• _EXCERPTED DATA_
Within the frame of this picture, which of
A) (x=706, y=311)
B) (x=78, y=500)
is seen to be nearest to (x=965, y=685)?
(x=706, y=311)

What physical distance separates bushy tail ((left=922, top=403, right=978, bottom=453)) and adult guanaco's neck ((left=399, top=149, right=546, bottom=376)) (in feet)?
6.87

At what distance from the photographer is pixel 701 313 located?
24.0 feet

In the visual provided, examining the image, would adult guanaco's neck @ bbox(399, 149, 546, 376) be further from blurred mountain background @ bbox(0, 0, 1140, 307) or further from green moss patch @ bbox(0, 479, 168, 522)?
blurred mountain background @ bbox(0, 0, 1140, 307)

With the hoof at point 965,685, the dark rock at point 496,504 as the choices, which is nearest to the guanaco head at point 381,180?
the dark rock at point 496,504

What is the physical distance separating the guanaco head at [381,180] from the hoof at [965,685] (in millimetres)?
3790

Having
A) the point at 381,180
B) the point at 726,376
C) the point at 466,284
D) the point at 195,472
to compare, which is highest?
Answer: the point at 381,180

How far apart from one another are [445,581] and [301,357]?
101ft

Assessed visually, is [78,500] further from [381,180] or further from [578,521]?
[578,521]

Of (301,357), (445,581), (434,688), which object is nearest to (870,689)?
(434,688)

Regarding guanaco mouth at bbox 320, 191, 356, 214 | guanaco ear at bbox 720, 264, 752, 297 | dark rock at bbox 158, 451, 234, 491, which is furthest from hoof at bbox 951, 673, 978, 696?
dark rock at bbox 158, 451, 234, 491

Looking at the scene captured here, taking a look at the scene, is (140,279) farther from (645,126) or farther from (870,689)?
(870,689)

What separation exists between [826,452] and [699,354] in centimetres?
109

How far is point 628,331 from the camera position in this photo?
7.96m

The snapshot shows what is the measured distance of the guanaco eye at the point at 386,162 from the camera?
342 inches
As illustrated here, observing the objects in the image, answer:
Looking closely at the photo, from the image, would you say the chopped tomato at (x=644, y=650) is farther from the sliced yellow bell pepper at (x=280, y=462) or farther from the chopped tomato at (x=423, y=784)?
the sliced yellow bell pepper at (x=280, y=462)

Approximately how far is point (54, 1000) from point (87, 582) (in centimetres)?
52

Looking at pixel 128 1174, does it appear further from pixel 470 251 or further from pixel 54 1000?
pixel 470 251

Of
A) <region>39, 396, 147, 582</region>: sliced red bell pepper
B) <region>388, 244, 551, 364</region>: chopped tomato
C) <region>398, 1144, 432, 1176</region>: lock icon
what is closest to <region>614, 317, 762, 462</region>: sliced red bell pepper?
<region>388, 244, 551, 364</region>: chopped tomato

• _INSTRUCTION_
Rewrite every row above, putting "animal's head" wherever "guanaco head" appears and leaving everything else unchanged.

• _RESPONSE TO THE TASK_
Within the frame of this picture, which of
A) (x=706, y=311)
B) (x=78, y=500)
is seen to be nearest to (x=965, y=685)?
(x=706, y=311)

What physical distance separates bushy tail ((left=922, top=403, right=978, bottom=453)) and adult guanaco's neck ((left=399, top=149, right=546, bottom=376)) (in feet)?
6.87

At what distance from the photographer is pixel 701 313 located?
24.0 feet

In the visual provided, examining the image, would adult guanaco's neck @ bbox(399, 149, 546, 376) be further from blurred mountain background @ bbox(0, 0, 1140, 307) or further from green moss patch @ bbox(0, 479, 168, 522)?
blurred mountain background @ bbox(0, 0, 1140, 307)

With the hoof at point 965,685, the dark rock at point 496,504 as the choices, which is nearest to the animal's head at point 381,180?
the dark rock at point 496,504

What is the physical distance separating the animal's head at [381,180] from the hoof at [965,685] (in millimetres)?
3790

Having
A) the point at 381,180
B) the point at 726,376
C) the point at 466,284
D) the point at 195,472
to compare, which is highest?
Answer: the point at 381,180

How far apart from one another are [445,581] and [301,357]?
101ft

Assessed visually, is [78,500] further from [381,180] or further from [578,521]?
[578,521]

Of (301,357), (445,581), (434,688), which object is nearest to (870,689)?
(434,688)

Regarding guanaco mouth at bbox 320, 191, 356, 214 | guanaco ear at bbox 720, 264, 752, 297 | dark rock at bbox 158, 451, 234, 491, which is furthest from hoof at bbox 951, 673, 978, 696?
dark rock at bbox 158, 451, 234, 491

Looking at the scene captured here, taking a look at the scene, is (140,279) farther from (645,126) or farther from (870,689)?
(870,689)

What separation exists between [826,452] and [699,354] in centimetres?
109

How far is point 628,331 from the camera position in this photo?
7.96m

The snapshot shows what is the measured distance of the guanaco eye at the point at 386,162 from the camera?
342 inches
As illustrated here, observing the objects in the image, answer:
Looking closely at the photo, from the image, would you say the chopped tomato at (x=644, y=650) is farther from the sliced yellow bell pepper at (x=280, y=462) or farther from the chopped tomato at (x=423, y=784)?
the sliced yellow bell pepper at (x=280, y=462)

Approximately how far is point (54, 1000) from point (87, 582) (in centimetres)?
52

Looking at pixel 128 1174, does it appear further from pixel 470 251 or further from pixel 54 1000?
pixel 470 251

Of
A) <region>39, 396, 147, 582</region>: sliced red bell pepper
B) <region>388, 244, 551, 364</region>: chopped tomato
C) <region>398, 1144, 432, 1176</region>: lock icon
what is closest to <region>614, 317, 762, 462</region>: sliced red bell pepper?
<region>388, 244, 551, 364</region>: chopped tomato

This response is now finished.